My ongoing personal learning over the 24 years of my career in education has seen many changes, but one of biggest changes technology has brought to personal learning has been the convenience of learning anytime, anywhere with anyone! This month is Connected Educator Month and as I proceed through EduBlog’s Teacher Challenges, I’m trying to document my progress here on my blog. Step 3 in the Challenge focuses on Twitter Chats for personal growth.

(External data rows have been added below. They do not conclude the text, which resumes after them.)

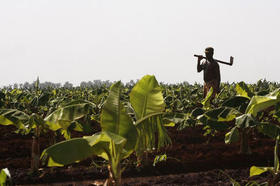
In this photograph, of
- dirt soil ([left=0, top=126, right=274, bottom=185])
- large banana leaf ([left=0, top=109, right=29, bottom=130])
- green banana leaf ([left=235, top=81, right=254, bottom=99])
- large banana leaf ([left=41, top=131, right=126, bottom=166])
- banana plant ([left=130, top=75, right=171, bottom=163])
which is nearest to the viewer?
large banana leaf ([left=41, top=131, right=126, bottom=166])

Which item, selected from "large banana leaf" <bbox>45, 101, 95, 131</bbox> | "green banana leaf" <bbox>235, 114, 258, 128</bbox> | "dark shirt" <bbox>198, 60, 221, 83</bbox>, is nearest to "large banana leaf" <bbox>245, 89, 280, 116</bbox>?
"green banana leaf" <bbox>235, 114, 258, 128</bbox>

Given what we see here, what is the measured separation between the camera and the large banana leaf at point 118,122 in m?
2.84

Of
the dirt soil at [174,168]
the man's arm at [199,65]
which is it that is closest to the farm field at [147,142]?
the dirt soil at [174,168]

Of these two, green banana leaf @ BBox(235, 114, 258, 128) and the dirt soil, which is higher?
green banana leaf @ BBox(235, 114, 258, 128)

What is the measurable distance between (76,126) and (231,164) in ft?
8.08

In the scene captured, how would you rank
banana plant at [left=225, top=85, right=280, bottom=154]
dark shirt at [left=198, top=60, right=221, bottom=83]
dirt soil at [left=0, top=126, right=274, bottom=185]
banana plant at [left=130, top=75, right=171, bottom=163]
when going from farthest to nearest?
dark shirt at [left=198, top=60, right=221, bottom=83] < dirt soil at [left=0, top=126, right=274, bottom=185] < banana plant at [left=130, top=75, right=171, bottom=163] < banana plant at [left=225, top=85, right=280, bottom=154]

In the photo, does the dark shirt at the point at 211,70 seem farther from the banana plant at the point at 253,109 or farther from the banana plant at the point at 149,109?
the banana plant at the point at 149,109

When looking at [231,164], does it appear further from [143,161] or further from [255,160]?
[143,161]

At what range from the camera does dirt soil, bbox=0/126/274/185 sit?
4137mm

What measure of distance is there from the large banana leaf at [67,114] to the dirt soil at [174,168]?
56 centimetres

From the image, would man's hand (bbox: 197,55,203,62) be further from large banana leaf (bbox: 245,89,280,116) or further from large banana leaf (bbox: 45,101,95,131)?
large banana leaf (bbox: 45,101,95,131)

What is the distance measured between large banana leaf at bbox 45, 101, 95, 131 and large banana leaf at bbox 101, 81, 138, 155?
60 centimetres

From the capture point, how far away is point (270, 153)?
525cm

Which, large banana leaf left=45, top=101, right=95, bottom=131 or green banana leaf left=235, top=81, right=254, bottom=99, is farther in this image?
green banana leaf left=235, top=81, right=254, bottom=99
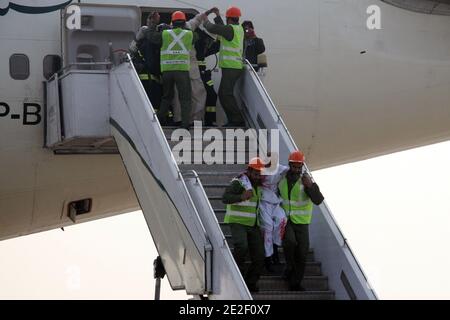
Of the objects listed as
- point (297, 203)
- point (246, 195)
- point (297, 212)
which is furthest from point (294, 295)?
point (246, 195)

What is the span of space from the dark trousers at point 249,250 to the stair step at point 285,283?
0.36 metres

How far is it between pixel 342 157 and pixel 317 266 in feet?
21.2

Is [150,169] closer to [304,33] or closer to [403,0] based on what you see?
[304,33]

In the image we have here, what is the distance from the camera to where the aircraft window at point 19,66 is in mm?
22875

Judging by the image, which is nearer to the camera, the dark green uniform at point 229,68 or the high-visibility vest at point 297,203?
the high-visibility vest at point 297,203

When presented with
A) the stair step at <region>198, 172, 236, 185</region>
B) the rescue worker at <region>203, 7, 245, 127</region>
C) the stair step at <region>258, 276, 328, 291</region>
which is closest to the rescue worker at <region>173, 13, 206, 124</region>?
the rescue worker at <region>203, 7, 245, 127</region>

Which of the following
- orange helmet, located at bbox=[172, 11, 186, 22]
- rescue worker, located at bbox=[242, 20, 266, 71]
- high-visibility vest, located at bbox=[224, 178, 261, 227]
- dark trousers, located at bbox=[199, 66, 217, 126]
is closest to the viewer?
high-visibility vest, located at bbox=[224, 178, 261, 227]

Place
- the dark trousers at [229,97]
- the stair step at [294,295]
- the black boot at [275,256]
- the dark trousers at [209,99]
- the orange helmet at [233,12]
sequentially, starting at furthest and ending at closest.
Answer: the dark trousers at [209,99] < the orange helmet at [233,12] < the dark trousers at [229,97] < the black boot at [275,256] < the stair step at [294,295]

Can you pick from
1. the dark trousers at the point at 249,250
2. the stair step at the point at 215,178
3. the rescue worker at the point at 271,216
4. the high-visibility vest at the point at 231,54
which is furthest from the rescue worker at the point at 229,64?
the dark trousers at the point at 249,250

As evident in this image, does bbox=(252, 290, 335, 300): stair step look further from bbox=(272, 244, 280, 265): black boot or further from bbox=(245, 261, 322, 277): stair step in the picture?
bbox=(272, 244, 280, 265): black boot

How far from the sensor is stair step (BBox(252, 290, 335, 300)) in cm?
1822

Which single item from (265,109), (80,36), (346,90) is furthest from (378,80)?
(80,36)

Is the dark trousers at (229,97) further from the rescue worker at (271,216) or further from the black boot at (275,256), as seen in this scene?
the black boot at (275,256)

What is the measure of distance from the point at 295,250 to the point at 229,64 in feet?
15.2
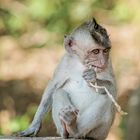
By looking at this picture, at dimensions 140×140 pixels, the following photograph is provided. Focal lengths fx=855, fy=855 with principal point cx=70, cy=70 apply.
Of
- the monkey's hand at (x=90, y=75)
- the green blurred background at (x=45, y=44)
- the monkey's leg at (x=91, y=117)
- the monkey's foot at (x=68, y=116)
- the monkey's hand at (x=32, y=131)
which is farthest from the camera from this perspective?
the green blurred background at (x=45, y=44)

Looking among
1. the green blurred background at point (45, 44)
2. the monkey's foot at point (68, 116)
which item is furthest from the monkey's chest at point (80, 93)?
the green blurred background at point (45, 44)

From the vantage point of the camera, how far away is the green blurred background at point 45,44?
42.7 feet

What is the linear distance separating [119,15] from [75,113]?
6.59 meters

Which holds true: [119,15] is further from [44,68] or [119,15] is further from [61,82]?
[61,82]

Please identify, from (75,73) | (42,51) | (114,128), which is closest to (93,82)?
(75,73)

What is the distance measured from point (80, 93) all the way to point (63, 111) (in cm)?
51

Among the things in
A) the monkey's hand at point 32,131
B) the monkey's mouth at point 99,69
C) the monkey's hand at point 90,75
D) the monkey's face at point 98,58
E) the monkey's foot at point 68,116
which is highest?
the monkey's face at point 98,58

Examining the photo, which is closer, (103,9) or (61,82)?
(61,82)

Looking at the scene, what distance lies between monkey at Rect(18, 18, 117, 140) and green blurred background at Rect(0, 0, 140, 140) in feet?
16.6

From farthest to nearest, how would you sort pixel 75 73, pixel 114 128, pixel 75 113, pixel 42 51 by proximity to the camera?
pixel 42 51 < pixel 114 128 < pixel 75 73 < pixel 75 113

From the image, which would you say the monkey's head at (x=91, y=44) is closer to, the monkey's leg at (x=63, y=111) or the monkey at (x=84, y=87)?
the monkey at (x=84, y=87)

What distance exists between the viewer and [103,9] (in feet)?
45.4

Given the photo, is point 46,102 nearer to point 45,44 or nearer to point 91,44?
point 91,44

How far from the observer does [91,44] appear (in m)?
7.36
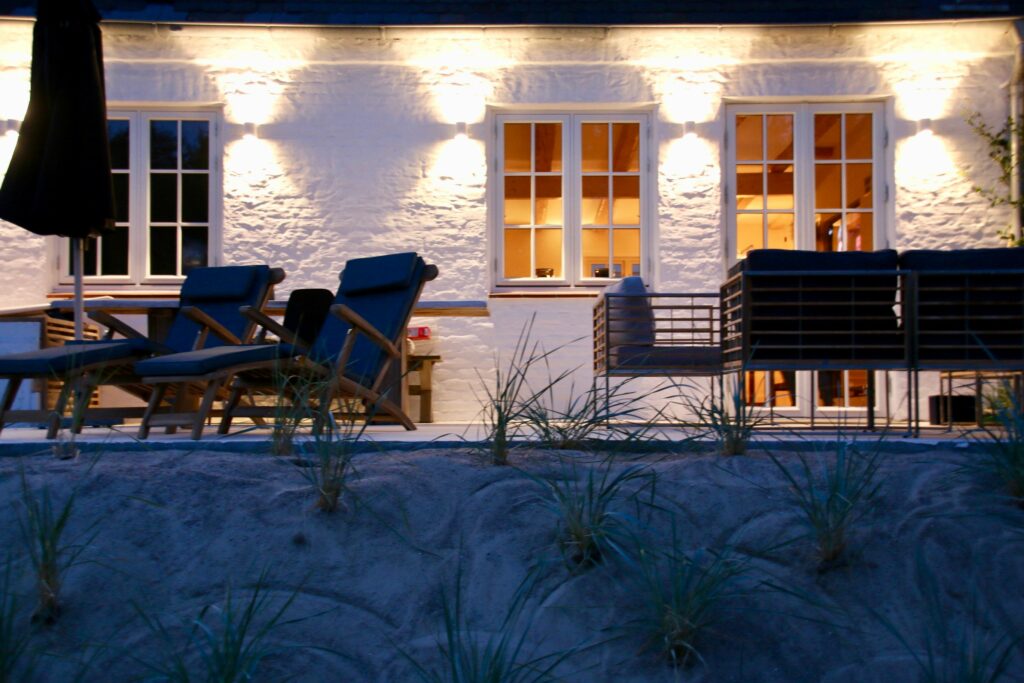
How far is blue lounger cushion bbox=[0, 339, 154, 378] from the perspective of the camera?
4.68m

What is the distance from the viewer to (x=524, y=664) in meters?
2.19

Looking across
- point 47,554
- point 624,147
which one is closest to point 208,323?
point 47,554

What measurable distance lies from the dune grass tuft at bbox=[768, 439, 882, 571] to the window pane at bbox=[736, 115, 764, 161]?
5540mm

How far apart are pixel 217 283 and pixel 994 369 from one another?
4.25 metres

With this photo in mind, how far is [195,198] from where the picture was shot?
841cm

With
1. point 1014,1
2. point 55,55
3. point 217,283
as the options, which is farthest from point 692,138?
point 55,55

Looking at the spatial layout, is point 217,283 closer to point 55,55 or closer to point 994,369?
point 55,55

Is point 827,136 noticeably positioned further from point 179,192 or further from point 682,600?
point 682,600

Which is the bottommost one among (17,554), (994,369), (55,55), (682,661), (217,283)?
(682,661)

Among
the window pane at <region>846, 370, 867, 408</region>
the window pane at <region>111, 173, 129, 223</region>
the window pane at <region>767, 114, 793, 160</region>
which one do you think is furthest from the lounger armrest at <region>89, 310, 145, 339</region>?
the window pane at <region>846, 370, 867, 408</region>

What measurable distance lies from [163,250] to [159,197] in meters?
0.44

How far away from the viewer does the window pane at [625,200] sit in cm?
840

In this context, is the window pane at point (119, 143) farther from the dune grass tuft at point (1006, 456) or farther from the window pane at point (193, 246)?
the dune grass tuft at point (1006, 456)

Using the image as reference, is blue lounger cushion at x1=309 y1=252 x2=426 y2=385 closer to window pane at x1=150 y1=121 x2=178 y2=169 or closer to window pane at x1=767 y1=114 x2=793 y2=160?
window pane at x1=150 y1=121 x2=178 y2=169
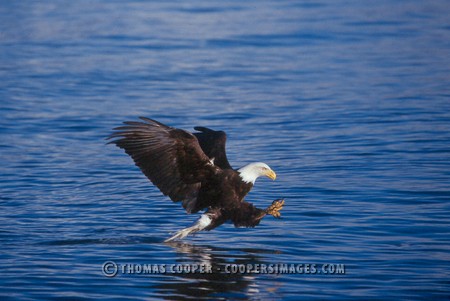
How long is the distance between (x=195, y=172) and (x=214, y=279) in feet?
3.61

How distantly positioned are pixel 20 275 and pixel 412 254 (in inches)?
105

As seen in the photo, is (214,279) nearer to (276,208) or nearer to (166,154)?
(166,154)

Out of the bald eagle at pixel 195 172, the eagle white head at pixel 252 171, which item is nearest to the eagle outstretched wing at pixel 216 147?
the bald eagle at pixel 195 172

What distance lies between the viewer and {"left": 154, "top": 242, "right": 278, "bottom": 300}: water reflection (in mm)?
6155

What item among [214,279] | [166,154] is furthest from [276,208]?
[214,279]

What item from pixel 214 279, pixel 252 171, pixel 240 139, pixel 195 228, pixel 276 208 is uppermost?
pixel 240 139

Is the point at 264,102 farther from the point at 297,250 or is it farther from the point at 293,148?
the point at 297,250

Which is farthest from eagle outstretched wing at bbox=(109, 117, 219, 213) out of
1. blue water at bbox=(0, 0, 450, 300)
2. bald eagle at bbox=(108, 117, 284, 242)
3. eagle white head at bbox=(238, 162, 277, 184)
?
blue water at bbox=(0, 0, 450, 300)

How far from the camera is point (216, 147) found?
300 inches

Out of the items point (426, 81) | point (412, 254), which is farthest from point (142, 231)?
point (426, 81)

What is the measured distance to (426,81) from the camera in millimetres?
13820

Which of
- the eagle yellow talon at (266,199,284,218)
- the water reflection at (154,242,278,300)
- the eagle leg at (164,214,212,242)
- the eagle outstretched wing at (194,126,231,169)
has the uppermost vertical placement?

I’ve already written briefly about my favorite Twitter chat: SatChat on Saturday mornings at 6:30 Central Time here in Kansas where I live. Good thing I’m a morning person, huh? I’ve participated many times over the last year or so in this chat. First, I just got up and made my coffee and tried to follow the #satchat hastag using Twitter itself. Not very impressive. Then I dug a little deeper and tried out HootSuite as a tool to make the chatting experience more manageable. Hootsuite allows you to open a columnar window into which ONLY the tweets with the desired hashtag will feed. They still come through pretty quickly, but this made it much more easy to keep up with. You can expect a welcome message from a moderator or two and then a stream of introductions at the designated start time. Soon after, the moderator will post a discussion topic that you can identify by its starting “Q1,” meaning “here is discussion question 1.” You may see a few “retweets” of the Q1 tweet, then you can expect the flood of responses to the question to come in labeled with “A1” indicating “this is my answer to question 1.” After a few minutes Q2 will be released and then the A2 tweets start flowing in. Most Twitter chats I’ve participated in have 4 -5 questions in an hour long chat.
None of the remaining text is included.